Governo reforça a importância de antecipar medidas de prevenção e de proteção das pessoas em maior risco, como idosos, crianças, grávidas e pessoas com doenças crónicas.
As autoridades de saúde preveem um aumento da mortalidade nos próximos dias, em que está prevista uma onda de calor, com temperaturas máximas que podem chegar aos 44 graus, disse esta quarta-feira a secretária de Estado da Saúde.
"As estimativas nacionais atualmente disponíveis, baseadas no Índice ÍCARO, desenvolvido pelo Instituto Nacional de Saúde Doutor Ricardo Jorge, apontam para um potencial aumento da mortalidade nos próximos dias, caso se mantenham as condições meteorológicas previstas", anunciou a secretária de Estado da Saúde, Ana Povo, em conferência de imprensa, no Ministério da Saúde, em Lisboa, sobre o plano da Saúde para as ondas de calor.
A governante salientou que esta informação reforça a importância de antecipar medidas de prevenção e de proteção das pessoas em maior risco, como idosos, crianças, grávidas e pessoas com doenças crónicas.
"Estamos preparados, estamos vigilantes e contamos mais uma vez com a colaboração de todos para evitarmos que esta onda de calor tenha consequências graves para saúde da população", salientou Ana Povo.
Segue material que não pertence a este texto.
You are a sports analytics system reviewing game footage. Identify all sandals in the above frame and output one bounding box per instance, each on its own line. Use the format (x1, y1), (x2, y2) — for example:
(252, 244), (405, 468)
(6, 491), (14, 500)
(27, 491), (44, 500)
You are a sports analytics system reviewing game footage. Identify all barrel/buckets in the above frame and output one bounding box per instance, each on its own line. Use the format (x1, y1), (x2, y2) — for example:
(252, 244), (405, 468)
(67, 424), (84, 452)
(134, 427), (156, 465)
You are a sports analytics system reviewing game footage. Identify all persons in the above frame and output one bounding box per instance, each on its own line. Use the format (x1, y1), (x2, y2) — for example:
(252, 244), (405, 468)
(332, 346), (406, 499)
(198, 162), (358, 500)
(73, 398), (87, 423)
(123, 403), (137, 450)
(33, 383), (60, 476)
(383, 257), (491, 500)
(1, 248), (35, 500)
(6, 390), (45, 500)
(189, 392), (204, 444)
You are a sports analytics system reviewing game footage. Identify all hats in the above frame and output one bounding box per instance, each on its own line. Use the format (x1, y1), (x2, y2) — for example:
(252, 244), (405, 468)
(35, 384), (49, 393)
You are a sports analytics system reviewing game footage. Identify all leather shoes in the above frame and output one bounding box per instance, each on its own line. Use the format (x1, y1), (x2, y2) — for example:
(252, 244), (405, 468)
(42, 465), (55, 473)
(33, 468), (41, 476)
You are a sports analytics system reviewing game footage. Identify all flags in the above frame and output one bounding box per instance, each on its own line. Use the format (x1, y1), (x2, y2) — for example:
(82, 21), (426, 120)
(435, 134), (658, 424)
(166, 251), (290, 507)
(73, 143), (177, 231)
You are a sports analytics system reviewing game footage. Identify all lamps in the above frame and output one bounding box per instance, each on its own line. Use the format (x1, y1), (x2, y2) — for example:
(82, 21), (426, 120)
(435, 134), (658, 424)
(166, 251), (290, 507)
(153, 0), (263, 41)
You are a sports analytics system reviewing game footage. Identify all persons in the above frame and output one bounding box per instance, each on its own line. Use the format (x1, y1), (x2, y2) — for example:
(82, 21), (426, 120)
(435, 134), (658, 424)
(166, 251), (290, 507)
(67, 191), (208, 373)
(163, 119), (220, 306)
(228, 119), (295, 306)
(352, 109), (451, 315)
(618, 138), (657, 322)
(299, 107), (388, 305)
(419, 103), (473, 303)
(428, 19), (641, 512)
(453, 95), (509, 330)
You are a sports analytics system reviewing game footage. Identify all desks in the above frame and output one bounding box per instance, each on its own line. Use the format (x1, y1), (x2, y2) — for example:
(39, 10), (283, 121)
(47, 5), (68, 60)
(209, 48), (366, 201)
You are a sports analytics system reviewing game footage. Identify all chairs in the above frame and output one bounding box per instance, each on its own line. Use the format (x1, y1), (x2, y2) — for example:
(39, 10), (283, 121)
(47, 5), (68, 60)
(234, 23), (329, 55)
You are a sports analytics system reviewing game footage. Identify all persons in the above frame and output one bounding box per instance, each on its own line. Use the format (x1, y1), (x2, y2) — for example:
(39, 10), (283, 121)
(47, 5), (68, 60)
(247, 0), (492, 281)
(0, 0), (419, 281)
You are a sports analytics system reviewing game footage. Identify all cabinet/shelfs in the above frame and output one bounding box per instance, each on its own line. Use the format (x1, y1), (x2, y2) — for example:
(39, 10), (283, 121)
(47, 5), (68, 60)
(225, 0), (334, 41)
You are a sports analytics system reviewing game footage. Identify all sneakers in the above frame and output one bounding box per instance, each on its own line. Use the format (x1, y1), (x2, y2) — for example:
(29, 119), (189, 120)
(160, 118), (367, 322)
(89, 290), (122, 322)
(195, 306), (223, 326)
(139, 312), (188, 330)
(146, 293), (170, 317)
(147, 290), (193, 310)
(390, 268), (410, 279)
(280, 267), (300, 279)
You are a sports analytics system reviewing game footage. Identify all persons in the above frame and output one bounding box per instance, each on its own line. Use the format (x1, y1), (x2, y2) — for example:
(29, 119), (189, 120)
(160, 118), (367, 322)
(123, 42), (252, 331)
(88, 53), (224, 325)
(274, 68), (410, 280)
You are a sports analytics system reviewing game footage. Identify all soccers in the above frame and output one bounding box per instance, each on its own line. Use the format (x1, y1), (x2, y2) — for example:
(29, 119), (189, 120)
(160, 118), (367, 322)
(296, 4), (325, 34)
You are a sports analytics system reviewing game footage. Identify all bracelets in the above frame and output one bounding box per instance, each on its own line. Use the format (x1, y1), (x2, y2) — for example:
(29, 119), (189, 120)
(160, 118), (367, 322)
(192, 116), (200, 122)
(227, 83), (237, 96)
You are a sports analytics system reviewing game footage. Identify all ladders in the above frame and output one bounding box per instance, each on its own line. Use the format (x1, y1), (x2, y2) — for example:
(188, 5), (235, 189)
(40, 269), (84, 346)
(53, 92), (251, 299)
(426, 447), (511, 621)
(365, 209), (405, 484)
O presidente do Conselho Diretivo do Instituto Nacional de Saúde Doutor Ricardo Jorge (INSA), Fernando almeida, também presente na conferência de imprensa, explicou que estas previsões "dependem sempre das condições climatéricas" e que os excessos de mortalidade que são estimados, "normalmente só se refletem dois ou três dias depois de um período de calor".
A diretora-geral da Saúde, Rita Sá Machado, salientou que o país vai atravessar a 6.ª onda de calor desde o início do ano e que o impacto destes fenómenos pode ser sentido até 15 dias depois no excesso de mortalidade.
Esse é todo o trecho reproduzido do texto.